------ Selected extract

Auditor''s Responsibility

3. Our responsibility is to express an opinion on these financial statements based on our audit.

We conducted our audit in accordance with the Standards on Auditing issued by the Institute of Chartered Accountants of India. Those Standards require that we comply with ethical requirements and plan and perform the audit to obtain reasonable assurance about whether the financial statements are free from material misstatement.

4. An audit involves performing procedures to obtain audit evidence about the amounts and disclosures in the financial statements. The procedures selected depend on the auditor''s judgment, including the assessment of the risks of material misstatement of the financial statements, whether due to fraud or error, in making those risk assessments, the auditor considers internal control relevant to the Company''s preparation and fair presentation of the financial statements in order to design audit procedures that are appropriate in the circumstances. An audit also includes evaluating the appropriateness of accounting policies used and the reasonableness of the accounting estimates made by management, as well as evaluating the overall presentation of the financial statements. We believe that the audit evidence we have obtained is sufficient and appropriate to provide a basis for our audit opinion,

Opinion

5. In our opinion and to the best of our information and according to the explanations given to us, the financial statements give the information required by the Act in the manner so required and give a true and fair view in conformity with the accounting principles generally accepted in India:

(a) in the case of the Balance Sheet, of the state of affairs of the Company as at March 31, 2013;

(b) in the case of the Statement of Profit and Loss, of the profit for the year ended on that date; and

(c) in the case of the Cash Flow Statement, of the cash flows for the year ended on that date.

Report on Other Legal and Regulatory Requirements

6. As required by the Companies {Auditor''s Report) Order, 2003 ("the Order") issued by the Central Government of India in terms of sub-section (4A) of section 227 of the Act, we give in the Annexure a statement on the matters specified in paragraphs 4 and 5 of the Order.

------------
------ Entries supplied

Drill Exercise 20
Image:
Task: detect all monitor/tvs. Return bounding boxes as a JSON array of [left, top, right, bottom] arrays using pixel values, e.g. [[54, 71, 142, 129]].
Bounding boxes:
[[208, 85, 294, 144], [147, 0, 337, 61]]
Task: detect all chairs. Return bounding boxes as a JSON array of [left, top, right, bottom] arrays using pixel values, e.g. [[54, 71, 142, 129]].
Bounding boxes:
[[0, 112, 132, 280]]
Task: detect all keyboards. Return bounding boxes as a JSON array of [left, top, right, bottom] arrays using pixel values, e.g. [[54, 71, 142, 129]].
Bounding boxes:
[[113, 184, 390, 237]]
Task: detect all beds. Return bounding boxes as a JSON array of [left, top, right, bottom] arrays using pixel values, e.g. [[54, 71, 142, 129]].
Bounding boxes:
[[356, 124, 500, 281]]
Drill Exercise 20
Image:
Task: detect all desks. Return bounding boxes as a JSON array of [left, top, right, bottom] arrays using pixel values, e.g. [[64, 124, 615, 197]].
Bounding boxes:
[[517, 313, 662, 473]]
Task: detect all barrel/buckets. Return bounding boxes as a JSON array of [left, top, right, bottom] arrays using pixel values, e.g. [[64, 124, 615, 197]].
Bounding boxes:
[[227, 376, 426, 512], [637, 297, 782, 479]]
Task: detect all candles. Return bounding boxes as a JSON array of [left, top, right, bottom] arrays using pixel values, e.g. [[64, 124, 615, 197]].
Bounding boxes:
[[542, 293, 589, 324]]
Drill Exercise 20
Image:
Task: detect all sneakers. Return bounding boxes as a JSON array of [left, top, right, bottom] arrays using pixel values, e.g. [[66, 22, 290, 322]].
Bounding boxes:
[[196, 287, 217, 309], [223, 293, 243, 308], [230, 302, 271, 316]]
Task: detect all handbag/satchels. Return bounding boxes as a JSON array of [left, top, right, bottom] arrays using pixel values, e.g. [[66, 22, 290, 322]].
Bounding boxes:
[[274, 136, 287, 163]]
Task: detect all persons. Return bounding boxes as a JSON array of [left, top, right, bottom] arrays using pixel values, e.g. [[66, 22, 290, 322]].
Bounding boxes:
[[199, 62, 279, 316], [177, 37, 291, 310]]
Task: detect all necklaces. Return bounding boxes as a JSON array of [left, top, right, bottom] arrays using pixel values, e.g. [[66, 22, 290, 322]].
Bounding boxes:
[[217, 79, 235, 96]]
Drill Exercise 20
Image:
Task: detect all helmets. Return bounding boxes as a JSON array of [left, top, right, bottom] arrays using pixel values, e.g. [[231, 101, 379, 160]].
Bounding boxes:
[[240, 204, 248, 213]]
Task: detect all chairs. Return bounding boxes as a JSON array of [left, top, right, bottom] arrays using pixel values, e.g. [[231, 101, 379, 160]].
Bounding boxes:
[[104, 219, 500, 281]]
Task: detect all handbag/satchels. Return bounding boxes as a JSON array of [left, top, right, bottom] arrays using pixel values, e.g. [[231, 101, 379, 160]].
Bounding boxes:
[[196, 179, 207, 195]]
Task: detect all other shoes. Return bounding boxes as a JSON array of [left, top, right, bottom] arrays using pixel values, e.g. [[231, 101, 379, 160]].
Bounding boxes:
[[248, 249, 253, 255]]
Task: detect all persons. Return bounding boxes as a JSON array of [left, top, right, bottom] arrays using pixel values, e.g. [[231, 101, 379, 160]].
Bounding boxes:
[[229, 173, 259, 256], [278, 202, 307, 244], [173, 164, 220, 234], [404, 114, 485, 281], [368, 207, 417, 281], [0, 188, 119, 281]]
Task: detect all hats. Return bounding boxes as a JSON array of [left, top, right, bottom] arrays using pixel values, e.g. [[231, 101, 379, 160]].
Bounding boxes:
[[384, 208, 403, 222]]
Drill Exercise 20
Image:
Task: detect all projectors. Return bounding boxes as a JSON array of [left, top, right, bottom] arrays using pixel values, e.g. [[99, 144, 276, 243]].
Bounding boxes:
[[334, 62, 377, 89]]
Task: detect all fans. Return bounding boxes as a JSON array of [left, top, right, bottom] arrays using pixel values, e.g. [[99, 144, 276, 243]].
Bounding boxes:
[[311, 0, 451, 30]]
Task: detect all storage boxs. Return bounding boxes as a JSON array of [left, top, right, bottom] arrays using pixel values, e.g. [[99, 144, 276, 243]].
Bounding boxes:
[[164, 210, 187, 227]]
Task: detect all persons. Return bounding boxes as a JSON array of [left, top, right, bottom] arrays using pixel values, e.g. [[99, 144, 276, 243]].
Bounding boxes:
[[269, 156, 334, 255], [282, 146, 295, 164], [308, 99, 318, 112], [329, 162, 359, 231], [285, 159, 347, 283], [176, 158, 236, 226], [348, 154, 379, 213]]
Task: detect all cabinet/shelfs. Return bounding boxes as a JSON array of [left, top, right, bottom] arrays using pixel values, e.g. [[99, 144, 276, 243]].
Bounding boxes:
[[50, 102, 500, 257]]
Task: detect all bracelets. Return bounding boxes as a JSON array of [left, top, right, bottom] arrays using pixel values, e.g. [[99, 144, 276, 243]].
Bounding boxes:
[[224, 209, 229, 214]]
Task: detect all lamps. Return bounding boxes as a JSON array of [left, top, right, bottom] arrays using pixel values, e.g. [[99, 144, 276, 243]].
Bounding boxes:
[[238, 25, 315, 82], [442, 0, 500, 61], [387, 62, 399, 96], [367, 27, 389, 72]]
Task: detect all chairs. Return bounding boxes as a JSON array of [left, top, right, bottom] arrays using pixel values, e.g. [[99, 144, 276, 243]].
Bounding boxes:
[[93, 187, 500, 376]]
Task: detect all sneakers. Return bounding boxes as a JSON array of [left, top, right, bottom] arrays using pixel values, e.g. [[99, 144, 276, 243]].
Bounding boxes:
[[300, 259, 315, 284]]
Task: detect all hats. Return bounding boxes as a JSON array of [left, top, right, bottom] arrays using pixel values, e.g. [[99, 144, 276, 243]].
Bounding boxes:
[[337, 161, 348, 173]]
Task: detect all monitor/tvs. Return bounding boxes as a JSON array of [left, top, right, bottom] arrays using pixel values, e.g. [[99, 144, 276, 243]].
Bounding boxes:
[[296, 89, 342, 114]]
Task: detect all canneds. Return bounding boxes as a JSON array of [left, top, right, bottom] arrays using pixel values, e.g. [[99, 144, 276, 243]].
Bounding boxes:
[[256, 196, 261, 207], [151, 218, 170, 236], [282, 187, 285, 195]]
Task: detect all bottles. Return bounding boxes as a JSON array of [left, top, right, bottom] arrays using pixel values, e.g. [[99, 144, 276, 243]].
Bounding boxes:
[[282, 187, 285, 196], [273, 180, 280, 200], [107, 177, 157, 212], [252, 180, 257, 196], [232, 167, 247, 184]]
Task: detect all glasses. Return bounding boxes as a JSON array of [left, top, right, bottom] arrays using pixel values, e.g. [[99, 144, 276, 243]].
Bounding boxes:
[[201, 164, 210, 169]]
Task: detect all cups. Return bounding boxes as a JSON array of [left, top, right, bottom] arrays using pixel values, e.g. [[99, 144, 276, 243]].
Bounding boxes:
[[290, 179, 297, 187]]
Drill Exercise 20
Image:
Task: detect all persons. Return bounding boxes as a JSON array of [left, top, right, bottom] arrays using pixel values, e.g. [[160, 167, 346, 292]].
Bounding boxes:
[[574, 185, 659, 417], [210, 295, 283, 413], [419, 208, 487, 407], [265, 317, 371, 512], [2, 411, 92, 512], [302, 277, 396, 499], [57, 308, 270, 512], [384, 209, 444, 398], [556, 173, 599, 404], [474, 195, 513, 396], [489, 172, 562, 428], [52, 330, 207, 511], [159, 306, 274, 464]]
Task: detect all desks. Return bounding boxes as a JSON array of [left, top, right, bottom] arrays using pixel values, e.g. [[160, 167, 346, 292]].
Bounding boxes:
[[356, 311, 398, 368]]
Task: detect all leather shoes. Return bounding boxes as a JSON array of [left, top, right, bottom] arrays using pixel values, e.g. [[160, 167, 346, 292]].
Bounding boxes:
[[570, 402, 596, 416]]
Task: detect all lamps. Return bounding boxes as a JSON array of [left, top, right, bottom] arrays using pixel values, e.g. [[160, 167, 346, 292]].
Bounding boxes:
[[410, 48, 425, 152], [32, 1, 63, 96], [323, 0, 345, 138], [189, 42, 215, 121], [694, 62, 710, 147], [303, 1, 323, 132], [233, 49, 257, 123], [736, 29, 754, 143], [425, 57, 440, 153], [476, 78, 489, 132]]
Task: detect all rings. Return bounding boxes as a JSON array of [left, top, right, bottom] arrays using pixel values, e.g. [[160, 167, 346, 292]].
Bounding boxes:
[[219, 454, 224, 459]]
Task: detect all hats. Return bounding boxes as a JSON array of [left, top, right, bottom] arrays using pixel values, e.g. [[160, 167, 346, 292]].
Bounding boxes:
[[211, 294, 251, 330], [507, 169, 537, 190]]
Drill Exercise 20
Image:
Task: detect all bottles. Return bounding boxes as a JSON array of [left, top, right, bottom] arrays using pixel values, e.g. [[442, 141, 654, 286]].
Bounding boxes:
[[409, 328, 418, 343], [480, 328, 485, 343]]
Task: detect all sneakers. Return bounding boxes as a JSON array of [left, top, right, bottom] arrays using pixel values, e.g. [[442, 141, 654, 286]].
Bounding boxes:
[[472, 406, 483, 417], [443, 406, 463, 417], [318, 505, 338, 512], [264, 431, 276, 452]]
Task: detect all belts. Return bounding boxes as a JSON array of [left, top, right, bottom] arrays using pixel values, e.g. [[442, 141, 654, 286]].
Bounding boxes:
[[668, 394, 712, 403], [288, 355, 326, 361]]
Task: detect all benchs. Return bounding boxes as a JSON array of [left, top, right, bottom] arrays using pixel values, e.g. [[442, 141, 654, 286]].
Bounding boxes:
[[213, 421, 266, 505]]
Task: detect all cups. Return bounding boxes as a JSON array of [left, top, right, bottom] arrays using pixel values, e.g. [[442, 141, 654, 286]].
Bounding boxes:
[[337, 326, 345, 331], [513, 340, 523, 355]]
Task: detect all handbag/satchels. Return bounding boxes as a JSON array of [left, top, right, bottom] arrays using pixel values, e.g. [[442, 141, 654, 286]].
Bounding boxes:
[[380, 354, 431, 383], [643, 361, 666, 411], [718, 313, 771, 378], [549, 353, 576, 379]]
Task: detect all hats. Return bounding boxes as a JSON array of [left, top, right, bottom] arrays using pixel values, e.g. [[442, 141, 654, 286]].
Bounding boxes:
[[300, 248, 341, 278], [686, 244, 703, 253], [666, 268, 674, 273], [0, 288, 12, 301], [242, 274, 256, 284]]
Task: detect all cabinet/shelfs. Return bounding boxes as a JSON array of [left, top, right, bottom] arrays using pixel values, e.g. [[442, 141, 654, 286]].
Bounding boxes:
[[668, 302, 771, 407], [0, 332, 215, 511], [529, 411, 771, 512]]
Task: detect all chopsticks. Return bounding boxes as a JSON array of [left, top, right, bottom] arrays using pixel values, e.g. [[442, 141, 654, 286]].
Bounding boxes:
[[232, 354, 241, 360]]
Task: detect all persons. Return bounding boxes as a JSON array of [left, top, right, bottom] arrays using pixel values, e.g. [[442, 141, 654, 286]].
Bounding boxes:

------------

◆ **Task instructions**
Reproduce the auditor's report section above verbatim, from "3. Our responsibility" to "from material misstatement.".

◆ **Final result**
3. Our responsibility is to express an opinion on these financial statements based on our audit.

We conducted our audit in accordance with the Standards on Auditing issued by the Institute of Chartered Accountants of India. Those Standards require that we comply with ethical requirements and plan and perform the audit to obtain reasonable assurance about whether the financial statements are free from material misstatement.